Im Wald der toten Wagen
Das letzte Paradies

Und Sie glauben wirklich, der letzte Oldtimer-Schrottplatz sei aufgelöst? Stimmt nicht: Es gibt sie noch, geheime Orte, die keine Umweltbehörde kennt. Hunderte von Klassikern, vergessen im Wald – ein Paradies für Rost-Romantiker.
- Andreas Jancke
- J.-P. Sirup
Über den sanft ansteigenden Wiesen hängt noch schwer der Morgennebel. Der Kirchturm des nahen Dorfes und die Silhouetten der Bäume im Nebel verleihen der Szenerie etwas Friedliches, fast Surreales. Zu Recht, denn diese Landschaft, die an ein kitschiges Gemälde an der Wand eines Landgasthauses erinnert, birgt ein Geheimnis. Seit Jahrzehnten schon. Es liegt inmitten eines Wäldchens, das nur über einen schmalen Feldweg zu erreichen ist. Der Trampelpfad führt durch dichtes, knorriges Unterholz, so wie in den Büchern, die halbwüchsige Jungs unter der Bettdecke lesen. Aber das hier ist keine Fünf-Freunde-Geschichte. Es ist das Tor in eine andere Zeit. Der Wanderer betritt eines der letzten Paradiese für Oldtimer-Enthusiasten. Kein Ort für Q-Tip-Felgenputzer und Swizöl-Polierer – ein Autofriedhof, auf dem Fahrzeuge aus den Vierziger-, Fünfziger- und Sechzigerjahren verrotten.
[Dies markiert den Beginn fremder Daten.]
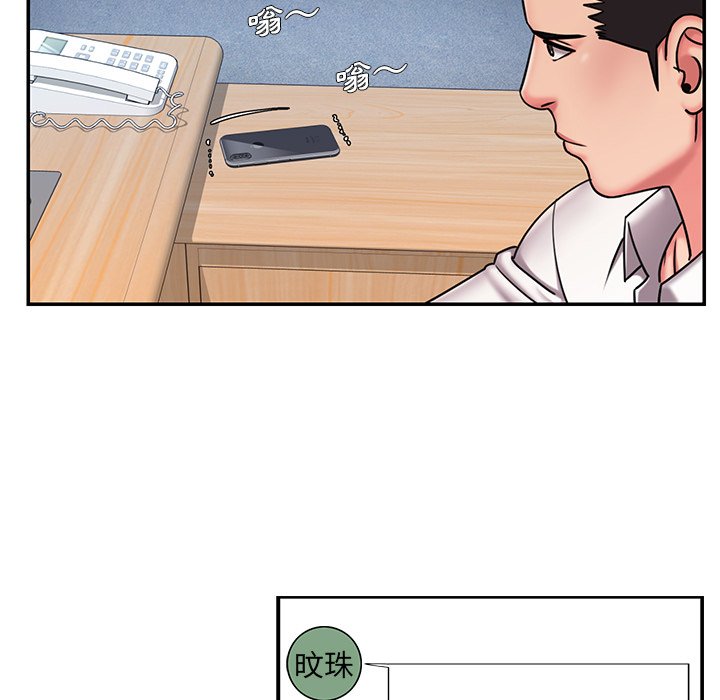 男孩沒人愛 第49章 第32页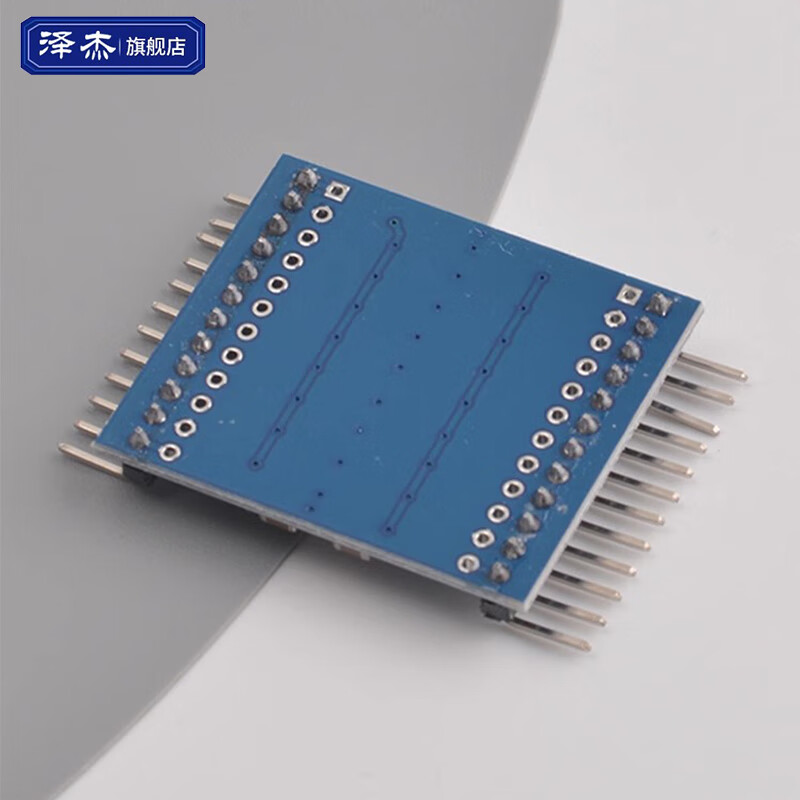 Zejie 8-way level signal converter module 3.3V 5V IO bidirectional TLL interconversion board non-boost and buck power supply 8-way level signal interconversion module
Aus für den Autofriedhof in Kaufdorf/Schweiz

Bild: Andreas Janke
Nach Jahrzehnten siegt die Natur über die Technik
Die Ansammlung von verrotteten Audi 60, Ford 17M P2 und Borgward Isabella rundet das Bild des versteckten Ortes ab. Hier stehen die jüngeren, noch nicht völlig zusammengebrochenen Dauerparker. Doch einem Fiat 600 wächst ein stämmiger Baum durchs Seitenfenster und zieht den Italiener in luftige Höhe. Bei einem Ford Anglia zwängt sich ein stattlicher Ast durch die Tachometer-Öffnung – Sieg der Natur. Vandalen haben diesen Ort jedoch noch nicht entdeckt. Das ist ein Wunder, denn er liegt mitten in Europa, nicht in den Weiten der skandinavischen Wälder, sondern nahe der nächsten Autobahn-Ausfahrt. Nebenan lärmt ein Bauer mit seinem Trecker und treibt die Kühe auf die Weide, die das kleine Waldstück umgibt. Zeit, den Ort zu wechseln. Denn ein paar hundert Meter weiter soll es noch einen weiteren, größeren Autofriedhof geben. Wer die Wracks gesammelt hat, wem die Wälder gehören, das sind Fragen, auf die Bewohner des nahen Dorfes nur einsilbig antworten. Wenn sie überhaupt mit Fremden reden.
200 Wracks im Wald
Fest steht: Bis vor kurzem gab es noch mehr Schrott im nahen Gehölz. Zwei Plätze sind inzwischen Geschichte, auch den übrigen könnte bald ein ähnliches Schicksal drohen. Ähnlich dem Autofriedhof in Gürbetal in der Schweiz, der jetzt nach über 70 Jahren zwangsgeräumt wird, weil es sture Behörden so wollen. Doch noch lohnt sich der Weg. Nach vielen Metern durch das dichte Unterholz stockt der Atem: Auf einer langen Lichtung stehen etwa 200 Fahrzeuge. Es sieht aus, als hätte sich ein Verkehrsstau des Jahres 1963 niemals aufgelöst. An den Seiten der Fahrspuren parken die Autos zwischen den Bäumen, als wären ihre Besitzer nur kurz ausgestiegen. Erstaunlich: Die Wracks, die unter den Bäumen stehen, sind morscher als ihre ungeschützten Nachbarn. Viele sind ausgeschlachtet, andere tragen noch die komplette Verglasung und alle Instrumente. Deutsche Modelle stehen da, Amis und Franzosen. Eine seltsame Mischung, aber funktionstüchtig ist nichts mehr: vergammelt, verrostet, zusammengesackt, verbogen und verformt. Selbst die heil gebliebenen Fensterscheiben sind an den Rändern milchig wie der Nebel im Morgengrauen.